自動運転向け機械学習システムや大量文書RAGシステムの構築などを経験。2024年にM3にJoin。主に製薬企業向け機械学習システムを担当

 

転職希望者と求人のマッチングモデル開発について~これまでと今後の展望~

MLによって自己進化するFAQシステムの話

 

Q&Aコーナー

(Q)AIガチ勢から見て今の生成AIにどう感じますか?

浦山:生成AIも機械学習も「どこまでできて、何ができないか」の見極めが必要だと思っています。そのために継続的な情報収集と「実際に触ること」で腹落ちする感覚を持ち続けたいと思っています。

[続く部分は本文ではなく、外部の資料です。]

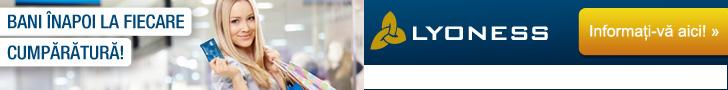 Lyoness este o societate de cumpărători internațională puternică și convinge cu o rețea cuprinzătoare de parteneri comerciali. �n plus, cu fiecare cumpărătură sprijiniți automat Lyoness Child & Family Foundation.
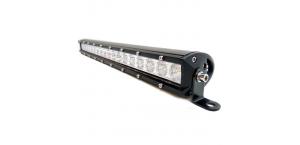 Фара ExtremeLED E059 90W 54см ближний + дальний свет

鴨田:顧客価値を最大化するためのツールとしてモデル・コードそれぞれの開発の高速化にありがたく利用させていただいています。
コード開発ではデモ作成や自動コードレビューなど様々な点で活用しているので皆様も活用していただければと思います。


(Q)AI時代のアナリストとして、会社の中でどう価値を発揮するか。

浦山:この問いは、ぜひ皆さんと一緒に考えていきたいテーマです。
従来のデータアナリストの役割と、生成AIの活用は必ずしも重なるものではないと考えています。そのため、双方をうまく使い分けるスキルが今後ますます重要になると感じています。

鴨田:昨今はAIモデルをどのように社会実装するか?というのが課題となっている印象です。なのでデータ収集やレポートの作成より、そこで見つけたビジネス課題を深く理解し、「解くべき問い」を立てる力が重要になってくると考えます。それに加えてAIをうまく活用する力ももちろん必要だと考えています。


(Q)AIエンジニア自体の求人とか年収ってどんな感じなのでしょうか?

浦山:以前と比べて、AIエンジニアの求人の幅は広がっていると感じます。
採用側のニーズも流動的だという印象です。

鴨田:求人観点だとMLが利用できるデータ基盤がどの会社も整ってきた今以前より拡大していると思っています。


(Q)社内のAI開発者の体制について

浦山:データサイエンティスト30名程度、AI系エンジニア130名程度の体制です。それ以外に、企画やサービス側のエンジニアがいます。それぞれで得意なサービスや領域があるので適するところで活躍しています。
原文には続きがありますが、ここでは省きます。